-- What you have to do --
Convert every line of the material below into a numbered list, dropping any blank lines.

(Excerpts from a spatial dataset)
-- -- --
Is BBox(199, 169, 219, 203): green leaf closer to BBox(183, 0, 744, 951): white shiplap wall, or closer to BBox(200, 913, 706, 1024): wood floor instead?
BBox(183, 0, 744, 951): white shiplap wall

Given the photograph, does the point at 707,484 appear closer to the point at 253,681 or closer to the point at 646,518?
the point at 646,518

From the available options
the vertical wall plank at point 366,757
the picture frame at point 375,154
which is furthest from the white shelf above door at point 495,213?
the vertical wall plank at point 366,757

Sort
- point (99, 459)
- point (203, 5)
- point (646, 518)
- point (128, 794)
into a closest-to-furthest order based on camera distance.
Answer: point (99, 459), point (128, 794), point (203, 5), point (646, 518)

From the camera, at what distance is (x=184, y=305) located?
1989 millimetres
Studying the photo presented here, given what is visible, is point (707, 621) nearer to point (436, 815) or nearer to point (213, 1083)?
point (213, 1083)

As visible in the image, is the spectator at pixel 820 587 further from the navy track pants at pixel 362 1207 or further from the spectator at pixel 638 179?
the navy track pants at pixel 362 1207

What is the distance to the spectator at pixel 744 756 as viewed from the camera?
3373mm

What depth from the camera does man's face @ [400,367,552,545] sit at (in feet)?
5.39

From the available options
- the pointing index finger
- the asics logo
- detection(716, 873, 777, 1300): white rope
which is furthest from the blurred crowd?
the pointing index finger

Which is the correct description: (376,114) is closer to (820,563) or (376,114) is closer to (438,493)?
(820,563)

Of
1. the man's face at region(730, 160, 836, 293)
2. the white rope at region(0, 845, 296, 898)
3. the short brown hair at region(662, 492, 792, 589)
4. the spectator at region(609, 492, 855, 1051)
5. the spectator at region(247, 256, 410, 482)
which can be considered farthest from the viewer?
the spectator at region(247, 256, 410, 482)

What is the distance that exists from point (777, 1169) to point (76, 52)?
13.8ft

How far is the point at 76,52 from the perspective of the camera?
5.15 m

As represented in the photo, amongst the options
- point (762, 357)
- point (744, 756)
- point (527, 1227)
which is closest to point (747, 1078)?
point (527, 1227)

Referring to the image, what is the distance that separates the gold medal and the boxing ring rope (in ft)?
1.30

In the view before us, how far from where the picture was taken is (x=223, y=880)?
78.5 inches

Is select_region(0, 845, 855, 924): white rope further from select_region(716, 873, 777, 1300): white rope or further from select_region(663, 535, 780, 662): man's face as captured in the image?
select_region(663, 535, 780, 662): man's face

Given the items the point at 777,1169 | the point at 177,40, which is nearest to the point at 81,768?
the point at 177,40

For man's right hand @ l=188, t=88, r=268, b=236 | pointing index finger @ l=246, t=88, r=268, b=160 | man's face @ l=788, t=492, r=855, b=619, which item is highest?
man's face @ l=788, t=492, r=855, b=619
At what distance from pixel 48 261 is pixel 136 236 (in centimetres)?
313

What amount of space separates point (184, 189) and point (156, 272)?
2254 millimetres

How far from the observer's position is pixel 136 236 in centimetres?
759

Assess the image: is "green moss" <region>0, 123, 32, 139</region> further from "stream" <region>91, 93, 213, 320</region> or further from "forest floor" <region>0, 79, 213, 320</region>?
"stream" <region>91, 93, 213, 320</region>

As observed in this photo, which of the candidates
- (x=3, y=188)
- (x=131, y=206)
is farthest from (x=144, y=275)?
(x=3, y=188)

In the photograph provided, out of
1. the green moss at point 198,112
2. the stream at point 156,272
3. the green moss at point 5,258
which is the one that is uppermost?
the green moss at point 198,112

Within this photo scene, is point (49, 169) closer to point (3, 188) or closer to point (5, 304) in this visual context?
-- -- --
-- Solution for this problem --
1. Is BBox(199, 169, 219, 203): green leaf closer to BBox(183, 0, 744, 951): white shiplap wall, or closer to BBox(200, 913, 706, 1024): wood floor instead?
2. BBox(183, 0, 744, 951): white shiplap wall
3. Given the photograph, does the point at 707,484 appear closer to the point at 253,681 or closer to the point at 646,518?
4. the point at 646,518
5. From the available options
6. the vertical wall plank at point 366,757
7. the picture frame at point 375,154
8. which is furthest from the white shelf above door at point 495,213?
9. the vertical wall plank at point 366,757
10. Sort
11. - point (99, 459)
12. - point (203, 5)
13. - point (646, 518)
14. - point (128, 794)
15. into a closest-to-furthest order based on camera distance.
16. Answer: point (99, 459), point (128, 794), point (203, 5), point (646, 518)
17. From the camera, at what distance is (x=184, y=305) located?
18. 1989 millimetres
19. Studying the photo presented here, given what is visible, is point (707, 621) nearer to point (436, 815) or nearer to point (213, 1083)?
20. point (213, 1083)
21. As visible in the image, is the spectator at pixel 820 587 further from the navy track pants at pixel 362 1207 or further from the spectator at pixel 638 179?
22. the navy track pants at pixel 362 1207
23. What is the distance to the spectator at pixel 744 756 as viewed from the camera?
24. 3373mm
25. What depth from the camera does man's face @ [400,367,552,545] sit at (in feet)?
26. 5.39
27. From the available options
28. - the pointing index finger
29. - the asics logo
30. - detection(716, 873, 777, 1300): white rope
31. which is furthest from the blurred crowd?
32. the pointing index finger
33. Which is the correct description: (376,114) is closer to (820,563) or (376,114) is closer to (438,493)?
34. (820,563)
35. Of
36. 1. the man's face at region(730, 160, 836, 293)
37. 2. the white rope at region(0, 845, 296, 898)
38. 3. the short brown hair at region(662, 492, 792, 589)
39. 4. the spectator at region(609, 492, 855, 1051)
40. 5. the spectator at region(247, 256, 410, 482)
41. which can be considered farthest from the viewer?
42. the spectator at region(247, 256, 410, 482)
43. What is the distance that exists from point (777, 1169) to point (76, 52)?
44. 13.8ft
45. How far is the point at 76,52 from the perspective of the camera?
46. 5.15 m
47. As represented in the photo, amongst the options
48. - point (762, 357)
49. - point (744, 756)
50. - point (527, 1227)
51. which is closest to point (747, 1078)?
52. point (527, 1227)
53. Referring to the image, what is the distance that separates the gold medal and the boxing ring rope (in ft)?
54. 1.30
55. In the view before us, how far from where the picture was taken is (x=223, y=880)?
56. 78.5 inches
57. Is select_region(0, 845, 855, 924): white rope further from select_region(716, 873, 777, 1300): white rope or further from select_region(663, 535, 780, 662): man's face as captured in the image?
58. select_region(663, 535, 780, 662): man's face
59. Given the items the point at 777,1169 | the point at 177,40, which is nearest to the point at 81,768?
60. the point at 177,40
61. For man's right hand @ l=188, t=88, r=268, b=236 | pointing index finger @ l=246, t=88, r=268, b=160 | man's face @ l=788, t=492, r=855, b=619, which item is highest?
62. man's face @ l=788, t=492, r=855, b=619
63. At what distance from pixel 48 261 is pixel 136 236 (in centimetres)?
64. 313
65. What amount of space separates point (184, 189) and point (156, 272)?
66. 2254 millimetres
67. How far from the observer's position is pixel 136 236 in centimetres?
68. 759
69. Assess the image: is "green moss" <region>0, 123, 32, 139</region> further from "stream" <region>91, 93, 213, 320</region> or further from "forest floor" <region>0, 79, 213, 320</region>?
70. "stream" <region>91, 93, 213, 320</region>
71. As observed in this photo, which of the candidates
72. - (x=3, y=188)
73. - (x=131, y=206)
74. is farthest from (x=144, y=275)?
75. (x=3, y=188)
76. In the photograph provided, out of
77. 1. the green moss at point 198,112
78. 2. the stream at point 156,272
79. 3. the green moss at point 5,258
80. which is the one that is uppermost?
81. the green moss at point 198,112
82. Within this photo scene, is point (49, 169) closer to point (3, 188) or closer to point (5, 304) in this visual context?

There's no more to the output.